Text provided:
•••

Says be ready to face music

THE FACE-OFF between Transport Minister Naresh Agarwal and over 38,000 agitating staff of the UP State Road Transport Corporation (UPSRTC) begun earlier than expected.

He threw down the gauntlet to the agitating employees, asking them  to go on indefinite strike from today itself instead of stopping work from August 15.

Talking to reporters at his Mahanagar residents here on Thursday, the minister said on Thursday that the Government would not hesitate to wind up the loss-incurring corporation and notify privatisation of all the routes.

He said that that notices were being served under the ESMA on those who went on a day’s token strike yesterday.

The strike period would be treated as break in their service and their one-day salary would be deducted under the no- work-no pay formula. Services of all contractual workers of the corporation, who participated in the one-day token strike, were being terminated, and criminal cases were being registered against those who damaged properties.

The minister was in no mood to relent and decided to transfer all the income of the corporation to the State coffer to clear the dues related to passenger tax worth Rs 700 crore.

All concessions given to the corporation, including exemption of trade tax and subsidies in diesel, were being withdrawn with immediate effect.

The minister said that if needed, he would give a call to the Samajwadi Party (SP) workers to deal with the ‘anti-social elements’ among the UPSRTC employees.

However, general secretary of the UPSRTC Employees Union Tej Bahadur Sharma strongly  criticised the minister for adopting ‘undemocratic and suppressive’. He urged the Chief Minister to do justice with to the employees.

Talking to Hindustan Times, Sharma, however, claimed that Naresh Agarwal would not succeed in terrorising the employees who were simply asking for their legal dues.

He accused the private operators of indulging in heavy tax evasion in connivance with ‘a powerful lobby’.

The union, he claimed, had no option but to go on strike as various notices, dharna and demonstrations failed to evoke any response.

He claimed that the Transport Department staff  were Government employees and they were ‘shifted’ to the UPSRTC on June 1, 1972 with a guarantee that they would enjoy the same benefits as given to the Government staff.

Thus, there was no justification in comparing the UPSRTC with other corporations, he said.

•••

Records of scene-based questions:
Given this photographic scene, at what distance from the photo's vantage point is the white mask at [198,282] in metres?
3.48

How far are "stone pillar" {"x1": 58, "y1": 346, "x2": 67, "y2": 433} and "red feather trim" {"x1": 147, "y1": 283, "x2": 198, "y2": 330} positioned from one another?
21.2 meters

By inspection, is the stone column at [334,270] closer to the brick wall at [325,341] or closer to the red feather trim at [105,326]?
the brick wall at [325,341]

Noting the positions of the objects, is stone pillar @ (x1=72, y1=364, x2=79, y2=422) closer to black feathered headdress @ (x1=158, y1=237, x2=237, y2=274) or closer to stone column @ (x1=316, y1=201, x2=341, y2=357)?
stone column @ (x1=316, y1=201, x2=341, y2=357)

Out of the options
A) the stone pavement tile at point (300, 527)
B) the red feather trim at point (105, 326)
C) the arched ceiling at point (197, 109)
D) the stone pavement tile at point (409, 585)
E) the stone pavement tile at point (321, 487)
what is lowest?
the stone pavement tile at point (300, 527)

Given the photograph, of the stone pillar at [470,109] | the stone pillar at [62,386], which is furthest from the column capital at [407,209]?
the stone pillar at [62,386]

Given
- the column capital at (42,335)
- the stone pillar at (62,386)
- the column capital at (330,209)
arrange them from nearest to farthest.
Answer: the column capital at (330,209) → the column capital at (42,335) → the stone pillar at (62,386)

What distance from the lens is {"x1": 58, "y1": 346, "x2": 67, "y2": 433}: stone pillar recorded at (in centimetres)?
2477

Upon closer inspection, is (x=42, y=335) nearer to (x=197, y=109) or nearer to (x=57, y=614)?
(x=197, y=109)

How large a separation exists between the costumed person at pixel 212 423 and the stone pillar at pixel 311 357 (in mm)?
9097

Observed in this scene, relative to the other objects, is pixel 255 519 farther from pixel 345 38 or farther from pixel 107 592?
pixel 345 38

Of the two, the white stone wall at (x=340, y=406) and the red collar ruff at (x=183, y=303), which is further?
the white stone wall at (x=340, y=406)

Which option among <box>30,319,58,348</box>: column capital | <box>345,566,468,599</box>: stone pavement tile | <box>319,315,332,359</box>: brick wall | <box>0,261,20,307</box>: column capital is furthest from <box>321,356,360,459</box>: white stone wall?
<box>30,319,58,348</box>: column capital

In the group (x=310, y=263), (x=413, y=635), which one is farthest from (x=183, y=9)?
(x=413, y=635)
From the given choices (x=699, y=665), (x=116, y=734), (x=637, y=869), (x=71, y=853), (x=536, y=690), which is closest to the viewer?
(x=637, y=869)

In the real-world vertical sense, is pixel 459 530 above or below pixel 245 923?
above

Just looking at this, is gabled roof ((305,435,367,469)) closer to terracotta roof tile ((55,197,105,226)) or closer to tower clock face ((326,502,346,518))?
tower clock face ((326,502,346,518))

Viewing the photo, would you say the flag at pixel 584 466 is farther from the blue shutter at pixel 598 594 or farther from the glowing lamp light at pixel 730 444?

•••

Set task 1:
Write out the passage of the transport strike article from "All concessions given" to "their legal dues.", word for word.
Set task 2:
Recast the paragraph of the transport strike article that begins "The strike period would be treated" as a short bulleted list that keeps its main facts.

Right answer 1:
All concessions given to the corporation, including exemption of trade tax and subsidies in diesel, were being withdrawn with immediate effect.

The minister said that if needed, he would give a call to the Samajwadi Party (SP) workers to deal with the ‘anti-social elements’ among the UPSRTC employees.

However, general secretary of the UPSRTC Employees Union Tej Bahadur Sharma strongly  criticised the minister for adopting ‘undemocratic and suppressive’. He urged the Chief Minister to do justice with to the employees.

Talking to Hindustan Times, Sharma, however, claimed that Naresh Agarwal would not succeed in terrorising the employees who were simply asking for their legal dues.

Right answer 2:
- The strike period would count as a break in service.
- One day's salary would be deducted under the no-work-no-pay formula.
- Contractual workers of the corporation who joined the one-day token strike were having their services terminated.
- Criminal cases were being registered against those who damaged properties.